• [Tasks and exercises]:
1. Transcribe the passage of the neural networks notes starting with "So we first" and going on through "formulas and theory.".
2. In the neural networks notes, rewrite the paragraph beginning "Artificial intelligence (AI) dates back to the 1950s" in fewer words, keeping its main facts.

• [Quoted passage]:
⁂

Why a module on neural networks?

\(~\)

  • Every day you read about the success of AI, machine learning – and in particular deep learning.

\(~\)

  • In the last five years the field of deep learning has gone from low level performance to excellent performance – particularly in image recognition and speech transcription.

\(~\)

  • Deep learning is based on a layered artificial neural network structure.

\(~\)

So we first need to understand: what is a neural network?


Neuron and myelinated axon, with signal flow from inputs at dendrites to outputs at axon terminals. Image credits: By Egm4313.s12 (Prof. Loc Vu-Quoc) https://commons.wikimedia.org/w/index.php?curid=72816083


  • There are several (self-study) learning resources (some listed under ‘further references’) that the students my turn to for further knowledge into deep learning, but this presentation is heavily based on Chollet and Allaire (2018), with added formulas and theory.
  • There is a new IT3030 deep learning course at NTNU.


AI, machine learning and statistics


  • Artificial intelligence (AI) dates back to the 1950s, and can be seen as the effort to automate intellectual tasks normally performed by humans (page 4, Chollet and Allaire (2018)).

\(~\)

  • AI was first based on hardcoded rules (like in chess programs), but turned out to be intractable for solving more complex, fuzzy problems.

\(~\)


Machine learning

\(~\)

  • With the field of machine learning the shift is that a system is trained rather than explicitly programmed.

\(~\)

⁂

Stored data entries:
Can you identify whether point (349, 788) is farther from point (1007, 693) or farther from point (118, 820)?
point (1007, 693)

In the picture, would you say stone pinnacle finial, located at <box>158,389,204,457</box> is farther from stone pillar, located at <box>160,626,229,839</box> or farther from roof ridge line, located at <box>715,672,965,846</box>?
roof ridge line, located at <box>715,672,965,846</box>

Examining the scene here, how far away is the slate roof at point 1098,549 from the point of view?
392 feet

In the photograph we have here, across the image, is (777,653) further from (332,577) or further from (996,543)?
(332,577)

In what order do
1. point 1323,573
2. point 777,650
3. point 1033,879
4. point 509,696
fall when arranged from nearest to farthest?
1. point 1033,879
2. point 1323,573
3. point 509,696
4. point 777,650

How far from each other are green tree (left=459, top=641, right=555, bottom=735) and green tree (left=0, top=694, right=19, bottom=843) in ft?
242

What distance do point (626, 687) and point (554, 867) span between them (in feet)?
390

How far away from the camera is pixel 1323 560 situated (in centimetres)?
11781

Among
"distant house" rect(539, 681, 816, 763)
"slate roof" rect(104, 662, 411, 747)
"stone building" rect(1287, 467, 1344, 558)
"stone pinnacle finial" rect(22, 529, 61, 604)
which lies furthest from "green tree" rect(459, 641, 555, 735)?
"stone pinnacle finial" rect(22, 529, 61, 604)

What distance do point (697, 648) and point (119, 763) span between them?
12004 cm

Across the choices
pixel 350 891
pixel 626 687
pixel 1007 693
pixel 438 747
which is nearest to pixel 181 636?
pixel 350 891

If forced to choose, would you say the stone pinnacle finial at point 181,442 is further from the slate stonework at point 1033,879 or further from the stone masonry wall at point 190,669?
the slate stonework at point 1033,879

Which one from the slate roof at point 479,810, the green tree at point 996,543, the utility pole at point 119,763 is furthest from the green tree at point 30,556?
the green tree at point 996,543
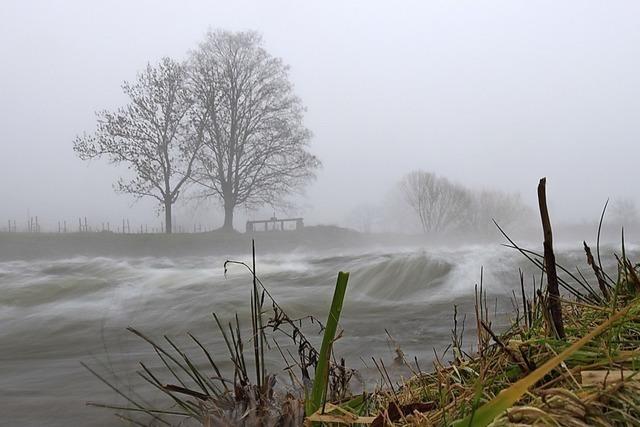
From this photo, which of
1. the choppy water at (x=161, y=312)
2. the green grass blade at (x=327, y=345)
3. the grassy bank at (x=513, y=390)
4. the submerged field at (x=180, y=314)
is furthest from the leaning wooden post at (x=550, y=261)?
the choppy water at (x=161, y=312)

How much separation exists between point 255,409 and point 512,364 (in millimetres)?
621

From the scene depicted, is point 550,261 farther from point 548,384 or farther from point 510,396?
point 510,396

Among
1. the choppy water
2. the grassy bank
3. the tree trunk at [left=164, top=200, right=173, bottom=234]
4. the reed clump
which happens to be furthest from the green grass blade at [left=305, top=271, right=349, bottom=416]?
the tree trunk at [left=164, top=200, right=173, bottom=234]

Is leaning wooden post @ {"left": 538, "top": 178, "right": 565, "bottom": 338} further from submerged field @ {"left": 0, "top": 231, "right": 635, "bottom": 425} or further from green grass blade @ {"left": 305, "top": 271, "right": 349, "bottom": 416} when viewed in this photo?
submerged field @ {"left": 0, "top": 231, "right": 635, "bottom": 425}

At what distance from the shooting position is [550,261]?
102 centimetres

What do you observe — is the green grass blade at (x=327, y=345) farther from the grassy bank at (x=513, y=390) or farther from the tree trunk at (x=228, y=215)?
the tree trunk at (x=228, y=215)

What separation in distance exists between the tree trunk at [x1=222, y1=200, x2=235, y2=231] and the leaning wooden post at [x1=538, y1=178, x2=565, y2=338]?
27.9 metres

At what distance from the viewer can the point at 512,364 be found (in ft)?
3.65

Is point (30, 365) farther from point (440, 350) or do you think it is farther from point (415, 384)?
point (415, 384)

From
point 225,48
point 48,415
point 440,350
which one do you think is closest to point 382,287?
point 440,350

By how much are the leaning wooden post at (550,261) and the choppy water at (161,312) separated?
205 centimetres

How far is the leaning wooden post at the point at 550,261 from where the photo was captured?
0.94 meters

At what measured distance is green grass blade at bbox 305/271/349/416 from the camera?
0.91 meters

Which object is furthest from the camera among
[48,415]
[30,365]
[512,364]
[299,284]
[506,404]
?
[299,284]
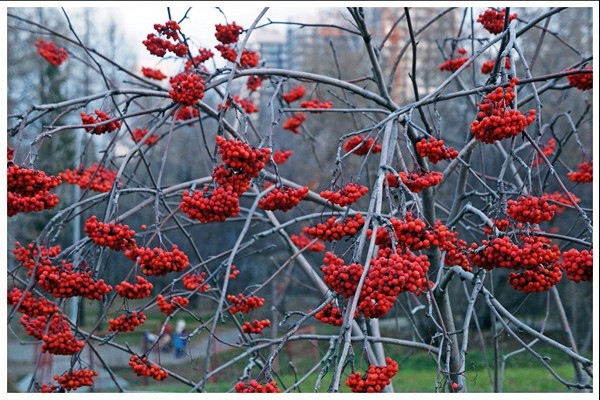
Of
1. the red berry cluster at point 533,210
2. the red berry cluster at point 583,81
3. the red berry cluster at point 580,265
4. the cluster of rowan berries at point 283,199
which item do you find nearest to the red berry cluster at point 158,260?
the cluster of rowan berries at point 283,199

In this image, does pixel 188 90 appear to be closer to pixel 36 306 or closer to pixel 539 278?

⁂

• [Solutions below]:
1.
So we first need to understand: what is a neural network?


Neuron and myelinated axon, with signal flow from inputs at dendrites to outputs at axon terminals. Image credits: By Egm4313.s12 (Prof. Loc Vu-Quoc) https://commons.wikimedia.org/w/index.php?curid=72816083


  • There are several (self-study) learning resources (some listed under ‘further references’) that the students my turn to for further knowledge into deep learning, but this presentation is heavily based on Chollet and Allaire (2018), with added formulas and theory.

2. AI, which originated in the 1950s, is the attempt to automate intellectual work humans usually do (Chollet and Allaire (2018), page 4).